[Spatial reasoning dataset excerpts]
# # # #

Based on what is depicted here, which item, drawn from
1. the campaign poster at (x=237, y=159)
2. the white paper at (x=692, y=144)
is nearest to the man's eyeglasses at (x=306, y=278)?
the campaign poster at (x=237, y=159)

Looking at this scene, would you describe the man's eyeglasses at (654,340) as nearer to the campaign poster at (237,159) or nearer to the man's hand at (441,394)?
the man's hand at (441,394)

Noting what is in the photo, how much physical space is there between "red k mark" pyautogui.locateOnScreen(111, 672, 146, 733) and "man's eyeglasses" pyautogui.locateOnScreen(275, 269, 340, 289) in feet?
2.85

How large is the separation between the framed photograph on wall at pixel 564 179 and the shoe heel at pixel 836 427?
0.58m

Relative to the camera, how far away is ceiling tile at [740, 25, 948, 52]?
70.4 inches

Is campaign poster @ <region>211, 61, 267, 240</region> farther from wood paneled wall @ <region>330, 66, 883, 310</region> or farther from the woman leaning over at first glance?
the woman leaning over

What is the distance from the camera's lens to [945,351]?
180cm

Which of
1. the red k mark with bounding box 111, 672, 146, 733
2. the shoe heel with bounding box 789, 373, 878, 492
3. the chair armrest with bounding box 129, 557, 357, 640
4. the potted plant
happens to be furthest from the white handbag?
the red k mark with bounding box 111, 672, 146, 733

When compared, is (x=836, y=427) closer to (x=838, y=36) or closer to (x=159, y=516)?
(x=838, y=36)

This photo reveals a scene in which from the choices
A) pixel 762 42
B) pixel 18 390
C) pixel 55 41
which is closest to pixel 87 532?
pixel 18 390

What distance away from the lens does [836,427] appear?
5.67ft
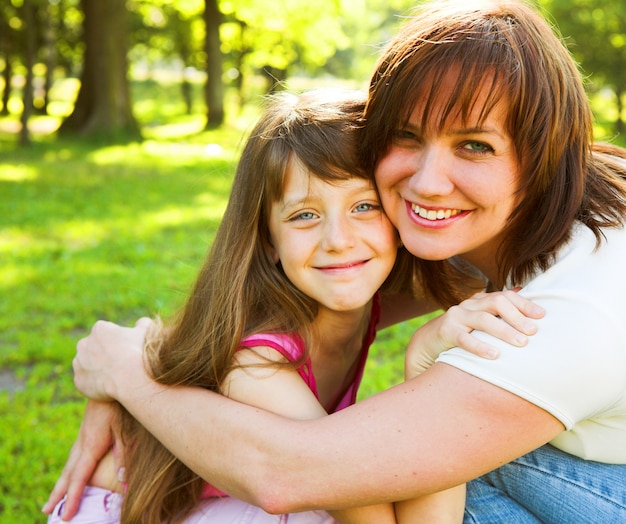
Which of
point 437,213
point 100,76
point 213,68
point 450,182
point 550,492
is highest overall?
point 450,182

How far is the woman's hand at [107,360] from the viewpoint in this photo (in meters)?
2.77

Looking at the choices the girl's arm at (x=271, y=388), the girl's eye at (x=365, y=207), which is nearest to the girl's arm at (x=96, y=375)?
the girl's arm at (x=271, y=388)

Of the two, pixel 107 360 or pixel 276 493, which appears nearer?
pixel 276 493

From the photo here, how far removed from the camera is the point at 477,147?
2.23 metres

# # # #

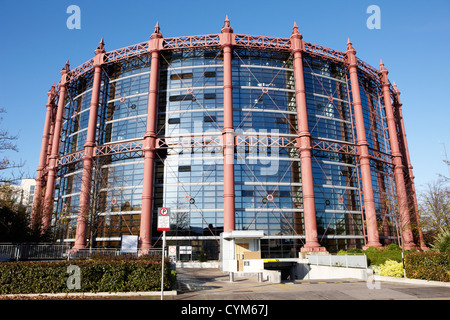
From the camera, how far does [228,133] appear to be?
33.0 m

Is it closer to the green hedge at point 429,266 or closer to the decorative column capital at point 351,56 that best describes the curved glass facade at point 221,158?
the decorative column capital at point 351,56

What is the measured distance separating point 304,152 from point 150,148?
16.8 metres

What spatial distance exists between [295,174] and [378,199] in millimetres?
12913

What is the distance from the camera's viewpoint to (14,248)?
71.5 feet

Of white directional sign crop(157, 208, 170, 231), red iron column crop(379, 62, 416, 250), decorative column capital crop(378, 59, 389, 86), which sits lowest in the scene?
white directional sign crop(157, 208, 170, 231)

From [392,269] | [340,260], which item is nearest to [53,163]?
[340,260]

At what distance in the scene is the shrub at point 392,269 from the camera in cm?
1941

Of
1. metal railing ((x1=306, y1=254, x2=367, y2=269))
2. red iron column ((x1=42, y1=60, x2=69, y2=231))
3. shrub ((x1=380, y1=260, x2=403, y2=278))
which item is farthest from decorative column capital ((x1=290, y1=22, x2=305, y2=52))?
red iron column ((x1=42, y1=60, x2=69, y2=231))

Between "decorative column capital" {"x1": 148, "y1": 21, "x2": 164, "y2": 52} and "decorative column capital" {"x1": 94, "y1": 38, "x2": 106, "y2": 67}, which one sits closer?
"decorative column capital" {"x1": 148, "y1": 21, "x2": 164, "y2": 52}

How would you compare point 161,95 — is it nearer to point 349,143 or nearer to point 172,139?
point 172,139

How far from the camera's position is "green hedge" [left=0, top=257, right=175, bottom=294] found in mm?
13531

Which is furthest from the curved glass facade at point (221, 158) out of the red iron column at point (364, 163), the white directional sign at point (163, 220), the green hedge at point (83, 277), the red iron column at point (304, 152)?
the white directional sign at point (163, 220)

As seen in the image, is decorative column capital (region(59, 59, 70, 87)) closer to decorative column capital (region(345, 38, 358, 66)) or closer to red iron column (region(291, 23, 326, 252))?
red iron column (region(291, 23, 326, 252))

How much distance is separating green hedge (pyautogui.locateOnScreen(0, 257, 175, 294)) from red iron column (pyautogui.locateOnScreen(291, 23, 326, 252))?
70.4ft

# # # #

Return the lines of the records starting at the line containing "From the photo" and ending at the line containing "2.23 metres" as a JSON list of strings, one string per line, with blank lines omitted.

[
  "From the photo here, how far removed from the camera is the point at 477,147?",
  "2.23 metres"
]